Varun Samji, Tarek Haykal, Yazan Zayed, Inderdeep Gakhal, Vijay Veerapaneni, Michelle Obeid, Babikir Kheiri, Sunil Badami, Ghassan Bachuwa, Rizwan Danish; Hurley Medical Center/Michigan State University, Flint, MI; Genesee Cancer and Blood Disease, Flint, MI, Role of vitamin D supplementation for primary prevention of cancer: Meta-analysis of randomized controlled trials, J Clin Oncol 37, 2019 (suppl; abstr 1534)
2019 ASCO Annual Meeting, Abstract No: 1534, Poster Session (Board #28)
In the United States cancer is the second leading cause of mortality, as such, primary prevention of cancer is a major public health concern. Vitamin D supplementation has been studied as a primary prevention method for multiple diseases including cardiovascular disease, osteoporosis, diabetes mellitus and cancer. The role of aspirin as primary prevention of cancer is still controversial. With fast emergence of large randomized controlled trials (RCTs) in that regards, we aimed to evaluate the efficacy of Vitamin D supplementation as primary prophylaxis for cancer.
A comprehensive electronic database search was conducted for all RCTs where comparison of Vitamin D supplementation versus placebo for the prevention of any type of disease with at least 3 years of Vitamin D supplementation was used and where cancer incidence or mortality was reported. The primary outcome was cancer-related mortality and cancer incidence.
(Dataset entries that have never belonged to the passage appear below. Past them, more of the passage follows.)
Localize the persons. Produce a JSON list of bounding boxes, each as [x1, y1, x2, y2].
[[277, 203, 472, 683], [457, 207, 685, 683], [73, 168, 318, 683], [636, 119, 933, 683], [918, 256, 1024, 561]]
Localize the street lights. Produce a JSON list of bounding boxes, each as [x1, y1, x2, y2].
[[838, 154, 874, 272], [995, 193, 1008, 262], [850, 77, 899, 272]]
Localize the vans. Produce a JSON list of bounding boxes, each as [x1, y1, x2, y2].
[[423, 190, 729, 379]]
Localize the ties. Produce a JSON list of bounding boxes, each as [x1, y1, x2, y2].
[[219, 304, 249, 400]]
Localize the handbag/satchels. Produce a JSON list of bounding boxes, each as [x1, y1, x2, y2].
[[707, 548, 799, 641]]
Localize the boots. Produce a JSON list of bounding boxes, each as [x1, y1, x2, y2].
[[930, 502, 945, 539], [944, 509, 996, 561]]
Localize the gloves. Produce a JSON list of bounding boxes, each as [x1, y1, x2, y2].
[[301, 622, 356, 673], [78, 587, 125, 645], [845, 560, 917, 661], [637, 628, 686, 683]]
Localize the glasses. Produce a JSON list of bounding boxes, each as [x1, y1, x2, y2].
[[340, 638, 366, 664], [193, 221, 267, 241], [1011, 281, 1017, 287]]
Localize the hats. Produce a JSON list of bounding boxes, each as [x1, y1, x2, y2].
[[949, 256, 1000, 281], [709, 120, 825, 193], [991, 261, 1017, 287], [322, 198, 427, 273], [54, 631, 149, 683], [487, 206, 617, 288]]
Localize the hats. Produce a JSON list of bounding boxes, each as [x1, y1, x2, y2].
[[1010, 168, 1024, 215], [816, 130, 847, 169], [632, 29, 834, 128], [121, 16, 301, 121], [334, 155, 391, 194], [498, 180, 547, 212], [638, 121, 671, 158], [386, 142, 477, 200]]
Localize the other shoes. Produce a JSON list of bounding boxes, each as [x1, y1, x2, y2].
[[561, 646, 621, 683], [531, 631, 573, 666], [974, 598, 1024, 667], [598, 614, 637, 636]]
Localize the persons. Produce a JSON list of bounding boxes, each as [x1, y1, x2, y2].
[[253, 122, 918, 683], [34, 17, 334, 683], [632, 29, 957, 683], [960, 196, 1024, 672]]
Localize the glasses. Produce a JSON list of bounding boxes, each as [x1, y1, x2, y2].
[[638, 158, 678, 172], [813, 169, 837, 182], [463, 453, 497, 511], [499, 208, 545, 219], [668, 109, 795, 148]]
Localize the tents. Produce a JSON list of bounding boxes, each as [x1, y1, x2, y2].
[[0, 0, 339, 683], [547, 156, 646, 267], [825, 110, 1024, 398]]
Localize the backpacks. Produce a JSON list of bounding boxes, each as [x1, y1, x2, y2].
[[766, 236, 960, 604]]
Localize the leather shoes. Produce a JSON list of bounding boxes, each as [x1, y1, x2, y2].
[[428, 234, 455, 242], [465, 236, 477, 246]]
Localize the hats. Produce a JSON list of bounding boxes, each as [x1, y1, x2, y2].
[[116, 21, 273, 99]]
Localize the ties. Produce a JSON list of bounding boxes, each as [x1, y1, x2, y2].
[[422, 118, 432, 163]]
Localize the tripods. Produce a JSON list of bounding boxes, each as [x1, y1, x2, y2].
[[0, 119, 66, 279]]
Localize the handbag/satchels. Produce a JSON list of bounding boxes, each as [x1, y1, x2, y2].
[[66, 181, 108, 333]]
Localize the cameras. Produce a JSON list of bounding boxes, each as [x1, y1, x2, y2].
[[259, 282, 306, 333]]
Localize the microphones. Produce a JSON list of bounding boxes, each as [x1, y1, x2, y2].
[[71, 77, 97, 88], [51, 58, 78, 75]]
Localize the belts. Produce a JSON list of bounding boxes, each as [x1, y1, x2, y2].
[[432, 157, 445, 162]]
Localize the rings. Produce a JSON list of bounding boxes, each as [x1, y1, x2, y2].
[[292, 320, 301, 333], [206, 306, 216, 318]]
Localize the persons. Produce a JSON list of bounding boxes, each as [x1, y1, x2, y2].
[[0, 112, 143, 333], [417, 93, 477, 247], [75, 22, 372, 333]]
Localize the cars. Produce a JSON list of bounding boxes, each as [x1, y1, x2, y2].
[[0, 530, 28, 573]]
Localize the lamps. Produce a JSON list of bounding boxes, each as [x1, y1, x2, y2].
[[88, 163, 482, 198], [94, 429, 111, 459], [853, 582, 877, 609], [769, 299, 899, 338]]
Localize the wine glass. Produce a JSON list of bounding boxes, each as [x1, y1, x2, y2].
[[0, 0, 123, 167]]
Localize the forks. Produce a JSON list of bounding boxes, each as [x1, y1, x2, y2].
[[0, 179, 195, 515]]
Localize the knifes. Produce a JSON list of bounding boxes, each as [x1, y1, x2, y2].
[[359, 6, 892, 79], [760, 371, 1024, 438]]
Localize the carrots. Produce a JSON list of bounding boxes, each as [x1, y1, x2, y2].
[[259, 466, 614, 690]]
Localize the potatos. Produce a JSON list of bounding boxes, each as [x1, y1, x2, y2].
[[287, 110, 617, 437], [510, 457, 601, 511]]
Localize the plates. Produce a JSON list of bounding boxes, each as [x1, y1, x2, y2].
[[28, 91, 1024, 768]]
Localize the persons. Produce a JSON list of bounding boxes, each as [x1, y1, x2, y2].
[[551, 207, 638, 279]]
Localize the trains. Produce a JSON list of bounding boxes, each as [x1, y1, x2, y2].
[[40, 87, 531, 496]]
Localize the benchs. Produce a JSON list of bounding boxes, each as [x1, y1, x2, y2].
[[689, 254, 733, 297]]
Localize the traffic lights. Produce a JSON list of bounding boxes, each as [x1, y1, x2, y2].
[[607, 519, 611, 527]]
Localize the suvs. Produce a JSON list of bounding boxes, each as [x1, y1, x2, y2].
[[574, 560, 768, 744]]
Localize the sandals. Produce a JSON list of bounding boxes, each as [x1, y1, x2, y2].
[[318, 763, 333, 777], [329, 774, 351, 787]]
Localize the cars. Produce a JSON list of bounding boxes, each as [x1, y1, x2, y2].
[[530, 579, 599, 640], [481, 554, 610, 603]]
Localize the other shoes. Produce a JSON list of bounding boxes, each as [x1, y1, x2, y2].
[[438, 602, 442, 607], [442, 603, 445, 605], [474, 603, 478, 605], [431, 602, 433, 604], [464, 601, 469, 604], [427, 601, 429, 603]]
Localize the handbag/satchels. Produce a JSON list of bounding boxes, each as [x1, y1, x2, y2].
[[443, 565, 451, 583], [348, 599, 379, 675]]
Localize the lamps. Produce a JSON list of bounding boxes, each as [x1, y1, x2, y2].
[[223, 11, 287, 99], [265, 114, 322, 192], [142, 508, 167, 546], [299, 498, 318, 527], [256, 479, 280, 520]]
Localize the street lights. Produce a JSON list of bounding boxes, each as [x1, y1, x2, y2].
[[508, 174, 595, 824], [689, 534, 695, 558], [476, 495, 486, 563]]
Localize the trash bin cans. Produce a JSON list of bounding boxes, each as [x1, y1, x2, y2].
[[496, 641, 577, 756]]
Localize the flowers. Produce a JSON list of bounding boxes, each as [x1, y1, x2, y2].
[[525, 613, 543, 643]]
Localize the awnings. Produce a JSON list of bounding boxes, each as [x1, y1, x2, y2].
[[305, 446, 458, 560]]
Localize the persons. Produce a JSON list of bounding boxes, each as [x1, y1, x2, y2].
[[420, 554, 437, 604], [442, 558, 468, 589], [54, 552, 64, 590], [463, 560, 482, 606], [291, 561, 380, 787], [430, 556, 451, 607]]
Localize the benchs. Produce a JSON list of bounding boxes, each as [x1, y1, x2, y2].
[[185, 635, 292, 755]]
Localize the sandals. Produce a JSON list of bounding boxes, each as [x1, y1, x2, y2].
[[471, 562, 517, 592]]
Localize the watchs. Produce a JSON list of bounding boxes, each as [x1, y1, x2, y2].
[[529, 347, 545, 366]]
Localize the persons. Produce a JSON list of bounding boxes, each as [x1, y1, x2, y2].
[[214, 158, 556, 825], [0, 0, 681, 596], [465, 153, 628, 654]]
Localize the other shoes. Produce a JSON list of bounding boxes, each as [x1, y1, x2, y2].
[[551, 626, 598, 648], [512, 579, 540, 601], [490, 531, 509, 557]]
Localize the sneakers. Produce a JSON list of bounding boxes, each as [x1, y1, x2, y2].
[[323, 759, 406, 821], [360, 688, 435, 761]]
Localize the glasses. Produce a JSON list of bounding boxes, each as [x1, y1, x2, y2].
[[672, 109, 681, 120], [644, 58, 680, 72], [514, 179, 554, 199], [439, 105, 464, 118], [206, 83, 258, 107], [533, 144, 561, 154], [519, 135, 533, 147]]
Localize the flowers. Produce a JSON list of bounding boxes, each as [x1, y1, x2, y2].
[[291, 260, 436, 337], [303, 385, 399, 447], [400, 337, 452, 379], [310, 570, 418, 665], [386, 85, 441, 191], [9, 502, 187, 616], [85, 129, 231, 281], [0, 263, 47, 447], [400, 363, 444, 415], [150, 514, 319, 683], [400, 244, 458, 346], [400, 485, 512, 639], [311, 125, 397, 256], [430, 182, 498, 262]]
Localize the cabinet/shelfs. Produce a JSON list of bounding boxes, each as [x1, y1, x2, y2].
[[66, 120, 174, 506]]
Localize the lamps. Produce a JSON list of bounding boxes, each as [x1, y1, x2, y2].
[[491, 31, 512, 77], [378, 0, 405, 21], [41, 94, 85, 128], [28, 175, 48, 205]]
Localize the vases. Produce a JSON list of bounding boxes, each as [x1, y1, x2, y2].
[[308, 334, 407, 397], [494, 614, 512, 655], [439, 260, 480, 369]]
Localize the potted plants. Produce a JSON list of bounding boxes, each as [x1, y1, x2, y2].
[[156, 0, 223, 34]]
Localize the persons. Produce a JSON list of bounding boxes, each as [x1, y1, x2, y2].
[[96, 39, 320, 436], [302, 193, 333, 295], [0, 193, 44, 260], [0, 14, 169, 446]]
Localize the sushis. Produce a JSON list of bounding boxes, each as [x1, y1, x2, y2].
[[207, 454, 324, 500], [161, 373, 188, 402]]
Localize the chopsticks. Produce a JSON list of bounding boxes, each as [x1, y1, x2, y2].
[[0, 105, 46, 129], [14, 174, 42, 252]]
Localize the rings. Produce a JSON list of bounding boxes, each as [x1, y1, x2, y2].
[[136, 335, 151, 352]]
We calculated risk ratios (RRs) and 95% confidence intervals (CIs) using a random-effects model at the longest follow-up.
We included 10 RCTs with 79,055 total patients, mean age of 68.07 years, a female percentage of 78.02% and a minimum follow-up of 4 years and more. Vitamin D was associated with significant reduction of cancer-related mortality compared with placebo (RR 0.87; 95% CI: 0.79-0.96; P = 0.05: I2= 0%). Compared with placebo, Vitamin D was not associated with significant reduction of cancer incidence (RR: 0.96; 95% CI: 0.86-1.07; P = 0.46; I2= 31%).
Our study highlights that the use of Vitamin D supplementation for primary prevention of cancer is important as it does decrease cancer-related mortality once cancer is diagnosed, however it has no role or effect on cancer incidence.